Weakly-Supervised Lung Nodule Segmentation via Training-Free Guidance of 3D Rectified Flow
This work addresses the challenge of reducing annotation costs for 3D medical image segmentation, particularly for small structures like lung nodules, though it appears incremental by combining existing models in a plug-and-play manner.
The paper tackles the problem of expensive dense annotations for 3D medical images by proposing a weakly-supervised segmentation method for lung nodules, achieving improved-quality segmentations and consistent detection across varying sizes and shapes, as demonstrated on the LUNA16 dataset.

→ Questions to answer
**a)** From the lung nodule segmentation text, reproduce the portion starting with "Weakly-Supervised Lung Nodule" and going on through "the LUNA16 dataset.".
**b)** Render this sentence from the lung nodule segmentation text into Spanish: "This work addresses the challenge of reducing annotation costs for 3D medical image segmentation, particularly for small structures like lung nodules, though it appears incremental by combining existing models in a plug-and-play manner."
**c)** Please write what comes next in the lung nodule segmentation text, picking up after its final sentence.
These entries come from a separate source.

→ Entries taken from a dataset
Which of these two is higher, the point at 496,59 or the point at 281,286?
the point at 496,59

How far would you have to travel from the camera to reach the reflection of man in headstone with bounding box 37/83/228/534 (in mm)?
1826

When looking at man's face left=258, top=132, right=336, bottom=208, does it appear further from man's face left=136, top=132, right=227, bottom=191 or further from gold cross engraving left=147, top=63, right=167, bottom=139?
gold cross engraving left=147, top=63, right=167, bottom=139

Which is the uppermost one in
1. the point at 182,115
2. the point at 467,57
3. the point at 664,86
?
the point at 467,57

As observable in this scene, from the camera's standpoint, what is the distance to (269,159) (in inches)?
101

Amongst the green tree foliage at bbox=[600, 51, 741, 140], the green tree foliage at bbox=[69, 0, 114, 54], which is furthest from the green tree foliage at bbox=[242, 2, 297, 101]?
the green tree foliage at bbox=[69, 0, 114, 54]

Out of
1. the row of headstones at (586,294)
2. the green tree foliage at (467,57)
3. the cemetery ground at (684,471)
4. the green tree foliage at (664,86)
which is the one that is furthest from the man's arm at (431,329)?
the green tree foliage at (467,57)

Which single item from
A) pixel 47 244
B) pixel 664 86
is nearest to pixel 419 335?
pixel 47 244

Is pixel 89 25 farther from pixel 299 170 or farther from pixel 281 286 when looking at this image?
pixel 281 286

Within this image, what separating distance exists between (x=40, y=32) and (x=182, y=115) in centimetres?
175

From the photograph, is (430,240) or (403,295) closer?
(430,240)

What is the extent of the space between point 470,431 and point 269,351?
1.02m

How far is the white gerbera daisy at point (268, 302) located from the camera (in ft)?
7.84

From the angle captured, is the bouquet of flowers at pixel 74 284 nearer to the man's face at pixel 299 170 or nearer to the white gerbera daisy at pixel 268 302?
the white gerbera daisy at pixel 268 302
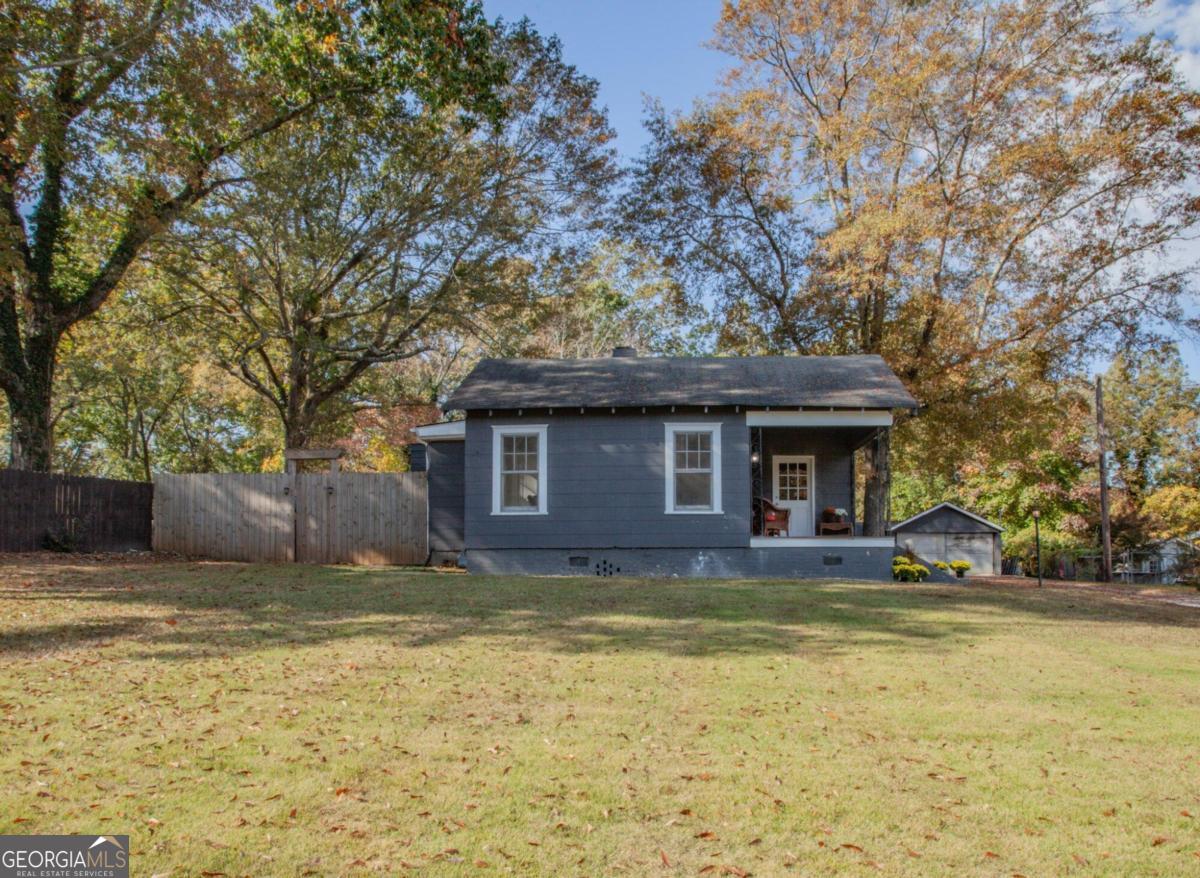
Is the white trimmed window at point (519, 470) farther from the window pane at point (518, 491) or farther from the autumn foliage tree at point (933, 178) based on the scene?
the autumn foliage tree at point (933, 178)

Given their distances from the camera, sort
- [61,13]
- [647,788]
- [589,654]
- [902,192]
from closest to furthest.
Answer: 1. [647,788]
2. [589,654]
3. [61,13]
4. [902,192]

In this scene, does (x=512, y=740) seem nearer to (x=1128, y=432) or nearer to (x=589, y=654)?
(x=589, y=654)

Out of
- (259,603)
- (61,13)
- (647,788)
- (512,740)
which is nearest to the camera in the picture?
(647,788)

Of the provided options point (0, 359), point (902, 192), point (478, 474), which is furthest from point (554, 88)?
point (0, 359)

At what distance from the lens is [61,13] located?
11.6 meters

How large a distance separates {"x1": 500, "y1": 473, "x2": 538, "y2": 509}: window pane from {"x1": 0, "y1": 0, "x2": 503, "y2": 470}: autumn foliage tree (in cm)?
652

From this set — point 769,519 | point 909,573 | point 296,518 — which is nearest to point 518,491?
point 769,519

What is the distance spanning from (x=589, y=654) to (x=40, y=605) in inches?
226

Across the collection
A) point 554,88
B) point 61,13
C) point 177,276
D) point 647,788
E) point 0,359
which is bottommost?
point 647,788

→ Numbered answers
**a)**
Weakly-Supervised Lung Nodule Segmentation via Training-Free Guidance of 3D Rectified Flow
This work addresses the challenge of reducing annotation costs for 3D medical image segmentation, particularly for small structures like lung nodules, though it appears incremental by combining existing models in a plug-and-play manner.
The paper tackles the problem of expensive dense annotations for 3D medical images by proposing a weakly-supervised segmentation method for lung nodules, achieving improved-quality segmentations and consistent detection across varying sizes and shapes, as demonstrated on the LUNA16 dataset.

**b)** Este trabajo aborda el desafío de reducir los costos de anotación para la segmentación de imágenes médicas 3D, en particular para estructuras pequeñas como los nódulos pulmonares, aunque parece incremental al combinar modelos existentes de manera plug-and-play.

**c)**
Dense annotations, such as segmentation masks, are expensive and time-consuming to obtain, especially for 3D medical images where expert voxel-wise labeling is required. Weakly supervised approaches aim to address this limitation, but often rely on attribution-based methods that struggle to accurately capture small structures such as lung nodules. In this paper, we propose a weakly-supervised segmentation method for lung nodules by combining pretrained state-of-the-art rectified flow and predictor models in a plug-and-play manner. Our approach uses training-free guidance of a 3D rectified flow model, requiring only fine-tuning of the predictor using image-level labels and no retraining of the generative model. The proposed method produces improved-quality segmentations for two separate predictors, consistently detecting lung nodules of varying size and shapes. Experiments on LUNA16 demonstrate improvements over baseline methods, highlighting the potential of generative foundation models as tools for weakly supervised 3D medical image segmentation.